Search the data for the word "Embedded" and copy out every line that has it.

▶ **Given information**
........
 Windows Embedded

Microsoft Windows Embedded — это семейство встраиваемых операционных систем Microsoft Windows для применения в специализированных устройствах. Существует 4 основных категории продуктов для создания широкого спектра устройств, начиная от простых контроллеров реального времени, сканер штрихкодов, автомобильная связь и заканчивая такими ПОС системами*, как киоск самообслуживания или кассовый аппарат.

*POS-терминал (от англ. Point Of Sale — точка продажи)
........
▶ **Solution to the problem**
 Windows Embedded
Microsoft Windows Embedded — это семейство встраиваемых операционных систем Microsoft Windows для применения в специализированных устройствах. Существует 4 основных категории продуктов для создания широкого спектра устройств, начиная от простых контроллеров реального времени, сканер штрихкодов, автомобильная связь и заканчивая такими ПОС системами*, как киоск самообслуживания или кассовый аппарат.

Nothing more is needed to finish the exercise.